O mistress mine, where are you roaming?
O, stay and hear! your true love’s coming,
That can sing both high and low.
Trip no further, pretty sweeting,
Journeys end in lovers meeting,
Every wise man’s son doth know.
“Where do you get those songs?” Mujer asked. “I never heard no songs like that.”
“I found a book once,” Tom said. “I learned a lot of poems out of it. Then I made up the music myself.”
“No wonder I never heard none of those songs,” said Mujer. “No wonder.”
“Sing the one about the beach,” Charley said. He was sitting just to the right of Tom. Mujer was driving, and Tom between them in the front seat. “I liked that one. The sad one, the beach at moonlight.” They were getting close to San Francisco now, maybe just another four or five hours, Charley had said. There were a lot of little towns out here, and most of them still were inhabited, though about every third one had been abandoned long ago. The land was still dry and hot, the heavy hand of summer pressing down. The last time they had gotten out of the van to scratch for food, that morning around eleven, Tom had hoped to feel the first cool breeze blowing from the west, and to see wisps of fog drifting their way: San Francisco air, clean and cool. No, Charley had said, you don’t feel San Francisco air until you’re right there, and then it changes all of a sudden, you can be roasting and you come through the tunnel in the hills and it’s cool, it’s like a different kind of air altogether.

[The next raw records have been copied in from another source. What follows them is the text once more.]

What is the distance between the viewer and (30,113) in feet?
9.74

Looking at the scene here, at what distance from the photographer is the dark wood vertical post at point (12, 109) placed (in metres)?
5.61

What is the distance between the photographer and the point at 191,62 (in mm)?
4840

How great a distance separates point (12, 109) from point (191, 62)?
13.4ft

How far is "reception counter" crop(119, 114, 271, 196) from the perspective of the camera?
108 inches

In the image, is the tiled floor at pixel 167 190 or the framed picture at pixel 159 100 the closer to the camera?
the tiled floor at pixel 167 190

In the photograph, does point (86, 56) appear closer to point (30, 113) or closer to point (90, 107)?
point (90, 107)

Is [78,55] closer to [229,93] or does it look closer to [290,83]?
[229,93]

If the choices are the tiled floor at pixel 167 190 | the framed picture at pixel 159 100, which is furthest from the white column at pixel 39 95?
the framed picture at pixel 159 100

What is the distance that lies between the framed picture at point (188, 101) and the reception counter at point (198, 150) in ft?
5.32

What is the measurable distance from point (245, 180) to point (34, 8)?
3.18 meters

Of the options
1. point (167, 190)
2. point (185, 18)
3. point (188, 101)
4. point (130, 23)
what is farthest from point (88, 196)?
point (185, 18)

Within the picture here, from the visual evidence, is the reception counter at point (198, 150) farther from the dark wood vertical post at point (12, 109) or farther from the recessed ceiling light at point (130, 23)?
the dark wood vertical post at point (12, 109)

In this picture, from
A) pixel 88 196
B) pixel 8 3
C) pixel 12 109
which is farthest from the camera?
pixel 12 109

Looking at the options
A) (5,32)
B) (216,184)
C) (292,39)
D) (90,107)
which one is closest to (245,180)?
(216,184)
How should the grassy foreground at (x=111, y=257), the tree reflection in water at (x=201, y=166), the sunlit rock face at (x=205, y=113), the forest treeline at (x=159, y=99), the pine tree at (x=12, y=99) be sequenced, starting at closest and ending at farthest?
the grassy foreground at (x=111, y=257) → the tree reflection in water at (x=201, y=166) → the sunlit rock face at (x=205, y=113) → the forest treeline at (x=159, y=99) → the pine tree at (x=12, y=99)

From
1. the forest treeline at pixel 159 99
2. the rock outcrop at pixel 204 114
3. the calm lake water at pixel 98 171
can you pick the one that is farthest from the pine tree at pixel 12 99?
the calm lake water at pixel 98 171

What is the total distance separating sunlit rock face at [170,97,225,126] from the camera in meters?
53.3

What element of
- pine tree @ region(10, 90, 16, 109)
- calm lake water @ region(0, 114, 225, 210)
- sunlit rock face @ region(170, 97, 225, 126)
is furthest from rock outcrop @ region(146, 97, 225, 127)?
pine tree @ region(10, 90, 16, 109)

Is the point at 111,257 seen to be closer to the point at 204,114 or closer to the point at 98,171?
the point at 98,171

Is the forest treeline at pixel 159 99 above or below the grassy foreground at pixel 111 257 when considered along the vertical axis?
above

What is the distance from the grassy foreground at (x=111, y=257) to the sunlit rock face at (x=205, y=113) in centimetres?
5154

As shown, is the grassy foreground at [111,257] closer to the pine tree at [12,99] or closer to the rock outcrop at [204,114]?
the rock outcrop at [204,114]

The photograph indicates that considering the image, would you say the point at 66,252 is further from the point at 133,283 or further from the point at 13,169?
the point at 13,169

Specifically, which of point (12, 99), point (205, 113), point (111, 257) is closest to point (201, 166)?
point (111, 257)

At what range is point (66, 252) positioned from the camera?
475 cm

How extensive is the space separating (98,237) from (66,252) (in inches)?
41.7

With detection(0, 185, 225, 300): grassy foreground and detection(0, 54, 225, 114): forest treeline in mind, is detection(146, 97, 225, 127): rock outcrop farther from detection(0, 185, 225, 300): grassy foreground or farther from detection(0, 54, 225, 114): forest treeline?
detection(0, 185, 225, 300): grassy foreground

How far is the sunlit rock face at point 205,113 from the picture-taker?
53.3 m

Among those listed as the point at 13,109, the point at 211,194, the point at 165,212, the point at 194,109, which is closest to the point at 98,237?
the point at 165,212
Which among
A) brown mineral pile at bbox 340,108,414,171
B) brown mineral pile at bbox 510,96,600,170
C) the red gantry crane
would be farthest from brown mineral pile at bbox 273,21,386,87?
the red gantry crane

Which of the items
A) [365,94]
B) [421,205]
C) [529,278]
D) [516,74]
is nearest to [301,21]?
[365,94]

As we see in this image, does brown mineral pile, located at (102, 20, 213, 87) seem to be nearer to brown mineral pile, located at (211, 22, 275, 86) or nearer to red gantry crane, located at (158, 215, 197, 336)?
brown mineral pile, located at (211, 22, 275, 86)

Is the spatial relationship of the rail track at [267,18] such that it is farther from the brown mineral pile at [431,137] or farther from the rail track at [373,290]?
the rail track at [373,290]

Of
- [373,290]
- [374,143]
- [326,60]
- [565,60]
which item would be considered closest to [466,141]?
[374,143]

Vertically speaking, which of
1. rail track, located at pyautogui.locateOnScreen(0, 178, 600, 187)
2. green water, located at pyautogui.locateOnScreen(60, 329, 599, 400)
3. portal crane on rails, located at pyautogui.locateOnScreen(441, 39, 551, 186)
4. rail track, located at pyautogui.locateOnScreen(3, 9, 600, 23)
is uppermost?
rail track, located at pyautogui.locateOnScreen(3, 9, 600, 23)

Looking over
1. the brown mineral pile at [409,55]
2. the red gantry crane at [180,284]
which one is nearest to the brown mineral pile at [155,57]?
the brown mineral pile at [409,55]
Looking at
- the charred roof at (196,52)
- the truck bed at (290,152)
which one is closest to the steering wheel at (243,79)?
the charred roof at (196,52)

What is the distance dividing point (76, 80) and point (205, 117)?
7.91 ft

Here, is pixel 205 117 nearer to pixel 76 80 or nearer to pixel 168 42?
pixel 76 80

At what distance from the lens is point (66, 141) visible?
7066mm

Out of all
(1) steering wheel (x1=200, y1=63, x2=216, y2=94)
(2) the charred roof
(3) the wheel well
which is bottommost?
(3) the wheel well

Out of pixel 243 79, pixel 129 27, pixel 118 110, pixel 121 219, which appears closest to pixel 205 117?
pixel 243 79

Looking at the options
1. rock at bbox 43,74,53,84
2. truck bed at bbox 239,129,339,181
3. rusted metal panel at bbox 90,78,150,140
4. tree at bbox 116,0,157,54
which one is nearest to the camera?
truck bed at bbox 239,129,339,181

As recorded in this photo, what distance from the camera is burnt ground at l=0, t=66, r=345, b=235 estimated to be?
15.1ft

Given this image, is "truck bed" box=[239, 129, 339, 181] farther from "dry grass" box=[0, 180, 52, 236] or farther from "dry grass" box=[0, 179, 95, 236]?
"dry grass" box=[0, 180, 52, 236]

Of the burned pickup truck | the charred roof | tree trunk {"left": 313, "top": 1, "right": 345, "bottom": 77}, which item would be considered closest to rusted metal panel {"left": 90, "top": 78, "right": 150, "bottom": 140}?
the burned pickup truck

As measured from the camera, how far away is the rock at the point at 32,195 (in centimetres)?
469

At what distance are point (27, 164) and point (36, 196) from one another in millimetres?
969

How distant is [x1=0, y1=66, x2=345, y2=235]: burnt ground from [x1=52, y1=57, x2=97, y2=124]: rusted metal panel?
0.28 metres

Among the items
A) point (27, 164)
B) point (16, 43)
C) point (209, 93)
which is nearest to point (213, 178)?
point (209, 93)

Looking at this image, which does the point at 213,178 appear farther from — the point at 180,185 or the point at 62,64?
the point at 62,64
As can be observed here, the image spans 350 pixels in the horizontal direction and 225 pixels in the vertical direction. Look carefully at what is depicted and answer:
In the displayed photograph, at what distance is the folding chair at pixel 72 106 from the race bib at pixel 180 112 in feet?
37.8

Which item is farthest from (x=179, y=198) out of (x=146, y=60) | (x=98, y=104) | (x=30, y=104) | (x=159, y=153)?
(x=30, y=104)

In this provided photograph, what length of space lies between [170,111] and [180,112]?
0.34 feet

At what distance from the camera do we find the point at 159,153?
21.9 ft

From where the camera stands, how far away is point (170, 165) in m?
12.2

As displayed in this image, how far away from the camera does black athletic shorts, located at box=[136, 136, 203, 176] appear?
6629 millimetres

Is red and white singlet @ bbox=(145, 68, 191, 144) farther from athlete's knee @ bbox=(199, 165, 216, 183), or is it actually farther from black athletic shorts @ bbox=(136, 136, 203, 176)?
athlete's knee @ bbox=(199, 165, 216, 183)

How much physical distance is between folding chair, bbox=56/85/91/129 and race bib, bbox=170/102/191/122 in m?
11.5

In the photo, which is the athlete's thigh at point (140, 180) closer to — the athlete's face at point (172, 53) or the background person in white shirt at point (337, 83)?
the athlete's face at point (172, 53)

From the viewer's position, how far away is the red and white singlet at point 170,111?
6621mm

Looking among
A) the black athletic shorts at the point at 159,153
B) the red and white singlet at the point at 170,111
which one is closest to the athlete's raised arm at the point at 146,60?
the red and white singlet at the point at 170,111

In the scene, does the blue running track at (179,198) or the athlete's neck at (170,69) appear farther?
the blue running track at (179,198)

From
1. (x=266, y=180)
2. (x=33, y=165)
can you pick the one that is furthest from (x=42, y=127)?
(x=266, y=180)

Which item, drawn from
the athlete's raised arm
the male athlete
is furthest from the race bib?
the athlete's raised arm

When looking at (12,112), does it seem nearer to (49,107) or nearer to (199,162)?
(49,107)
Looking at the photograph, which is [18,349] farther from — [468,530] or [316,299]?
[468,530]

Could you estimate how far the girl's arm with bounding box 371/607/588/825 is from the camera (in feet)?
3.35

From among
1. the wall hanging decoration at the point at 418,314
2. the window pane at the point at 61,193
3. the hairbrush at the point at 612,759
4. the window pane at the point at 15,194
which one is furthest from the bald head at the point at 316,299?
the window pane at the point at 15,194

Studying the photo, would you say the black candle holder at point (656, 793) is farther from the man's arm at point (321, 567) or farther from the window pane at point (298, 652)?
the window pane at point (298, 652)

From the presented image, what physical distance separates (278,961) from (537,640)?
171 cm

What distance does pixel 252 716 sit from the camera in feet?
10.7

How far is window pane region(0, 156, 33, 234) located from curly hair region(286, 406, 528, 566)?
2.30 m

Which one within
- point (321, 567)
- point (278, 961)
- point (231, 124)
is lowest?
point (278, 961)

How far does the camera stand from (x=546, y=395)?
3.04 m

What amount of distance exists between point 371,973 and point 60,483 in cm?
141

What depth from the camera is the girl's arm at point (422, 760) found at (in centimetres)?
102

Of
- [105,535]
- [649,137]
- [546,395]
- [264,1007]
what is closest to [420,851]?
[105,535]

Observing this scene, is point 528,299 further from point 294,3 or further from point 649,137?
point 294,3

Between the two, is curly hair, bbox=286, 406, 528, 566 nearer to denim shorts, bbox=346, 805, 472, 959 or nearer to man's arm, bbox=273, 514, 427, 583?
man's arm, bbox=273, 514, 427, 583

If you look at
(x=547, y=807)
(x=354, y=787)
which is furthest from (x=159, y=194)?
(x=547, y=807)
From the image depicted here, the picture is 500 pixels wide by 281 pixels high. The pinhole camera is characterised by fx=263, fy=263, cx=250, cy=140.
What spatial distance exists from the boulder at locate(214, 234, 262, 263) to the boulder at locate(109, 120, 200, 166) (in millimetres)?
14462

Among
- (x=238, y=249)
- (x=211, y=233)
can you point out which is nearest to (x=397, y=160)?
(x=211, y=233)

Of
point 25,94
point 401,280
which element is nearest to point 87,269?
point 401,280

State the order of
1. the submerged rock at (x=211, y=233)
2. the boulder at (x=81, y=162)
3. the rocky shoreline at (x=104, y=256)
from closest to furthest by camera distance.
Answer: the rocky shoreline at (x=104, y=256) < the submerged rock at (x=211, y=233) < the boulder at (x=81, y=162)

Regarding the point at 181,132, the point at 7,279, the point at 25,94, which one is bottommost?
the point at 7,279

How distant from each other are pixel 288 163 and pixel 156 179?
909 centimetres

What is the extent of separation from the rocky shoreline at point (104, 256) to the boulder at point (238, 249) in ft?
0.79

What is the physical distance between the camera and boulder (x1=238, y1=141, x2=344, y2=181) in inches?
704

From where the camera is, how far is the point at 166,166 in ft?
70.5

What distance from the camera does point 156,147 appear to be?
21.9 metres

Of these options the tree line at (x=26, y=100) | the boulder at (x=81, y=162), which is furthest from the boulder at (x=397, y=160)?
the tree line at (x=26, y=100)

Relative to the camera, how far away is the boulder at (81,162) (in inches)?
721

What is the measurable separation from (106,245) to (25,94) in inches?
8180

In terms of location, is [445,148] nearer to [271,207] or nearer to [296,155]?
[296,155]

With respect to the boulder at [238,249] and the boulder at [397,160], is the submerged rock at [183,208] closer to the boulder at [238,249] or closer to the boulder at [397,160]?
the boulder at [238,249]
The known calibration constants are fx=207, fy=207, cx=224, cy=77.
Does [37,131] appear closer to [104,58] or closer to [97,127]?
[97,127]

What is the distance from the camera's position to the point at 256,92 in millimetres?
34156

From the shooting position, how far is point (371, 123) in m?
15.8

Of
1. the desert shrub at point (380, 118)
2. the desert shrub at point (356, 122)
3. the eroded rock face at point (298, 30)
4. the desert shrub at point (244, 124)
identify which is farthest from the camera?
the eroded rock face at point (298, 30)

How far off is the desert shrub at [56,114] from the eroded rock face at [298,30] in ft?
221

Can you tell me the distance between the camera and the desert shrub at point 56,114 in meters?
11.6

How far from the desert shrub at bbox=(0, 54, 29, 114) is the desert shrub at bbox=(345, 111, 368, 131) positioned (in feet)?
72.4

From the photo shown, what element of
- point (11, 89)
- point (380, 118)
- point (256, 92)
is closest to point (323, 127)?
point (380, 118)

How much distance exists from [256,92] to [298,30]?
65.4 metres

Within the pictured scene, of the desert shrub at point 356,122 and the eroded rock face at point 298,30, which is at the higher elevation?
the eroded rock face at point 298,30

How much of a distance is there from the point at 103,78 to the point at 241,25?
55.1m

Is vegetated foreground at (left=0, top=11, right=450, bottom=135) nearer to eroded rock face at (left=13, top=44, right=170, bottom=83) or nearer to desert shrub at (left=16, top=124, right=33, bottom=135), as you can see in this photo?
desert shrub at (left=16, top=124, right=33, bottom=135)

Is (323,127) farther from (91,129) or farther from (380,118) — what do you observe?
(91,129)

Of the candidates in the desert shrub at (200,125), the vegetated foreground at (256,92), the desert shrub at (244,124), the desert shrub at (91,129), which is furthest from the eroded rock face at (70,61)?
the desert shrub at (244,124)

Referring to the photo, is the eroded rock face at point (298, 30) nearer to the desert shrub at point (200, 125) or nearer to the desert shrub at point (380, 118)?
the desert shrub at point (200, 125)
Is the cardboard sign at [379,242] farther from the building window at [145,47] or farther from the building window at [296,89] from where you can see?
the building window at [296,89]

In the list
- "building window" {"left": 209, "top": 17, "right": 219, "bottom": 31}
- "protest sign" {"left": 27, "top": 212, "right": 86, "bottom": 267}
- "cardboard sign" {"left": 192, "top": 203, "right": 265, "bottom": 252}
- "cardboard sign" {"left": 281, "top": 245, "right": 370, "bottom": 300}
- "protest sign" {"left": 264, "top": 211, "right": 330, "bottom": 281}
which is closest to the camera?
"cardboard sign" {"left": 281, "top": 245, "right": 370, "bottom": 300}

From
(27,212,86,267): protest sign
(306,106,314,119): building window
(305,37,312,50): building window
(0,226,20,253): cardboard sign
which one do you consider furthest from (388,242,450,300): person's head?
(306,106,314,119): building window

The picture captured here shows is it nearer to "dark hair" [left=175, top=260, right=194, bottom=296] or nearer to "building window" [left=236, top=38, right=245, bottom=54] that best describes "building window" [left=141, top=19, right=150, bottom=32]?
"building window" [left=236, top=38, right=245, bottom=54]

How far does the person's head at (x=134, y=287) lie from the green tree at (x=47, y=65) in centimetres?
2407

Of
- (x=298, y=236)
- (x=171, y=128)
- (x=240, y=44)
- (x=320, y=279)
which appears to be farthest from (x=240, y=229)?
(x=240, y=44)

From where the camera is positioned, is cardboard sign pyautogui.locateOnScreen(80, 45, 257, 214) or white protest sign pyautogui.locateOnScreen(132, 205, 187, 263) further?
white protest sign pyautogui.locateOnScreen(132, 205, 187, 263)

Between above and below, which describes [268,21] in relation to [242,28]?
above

Tom was ready for that. He was getting tired of the heat of the Valley. His visions came sharper and better when the air was cool, somehow.
He played a riff on the finger-piano and sang:
The sea is calm tonight
The tide is full, the moon lies fair
Upon the straits; on the French coast the light
Gleams and is gone; the cliffs of England stand,
Glimmering and vast, out in the tranquil bay.
Come to the window, sweet is the night-air!
“Beautiful,” Charley said.
“I don’t like this goddamn song neither,” said Mujer.
“Then don’t listen,” Charley said. “Just shut up.”
Only, from the long line of spray
Where the sea meets the moon-blanched land,
Listen! you hear the grating roar
Of pebbles which the waves draw back—
“It don’t make no sense,” said Mujer. “It ain’t about anything.”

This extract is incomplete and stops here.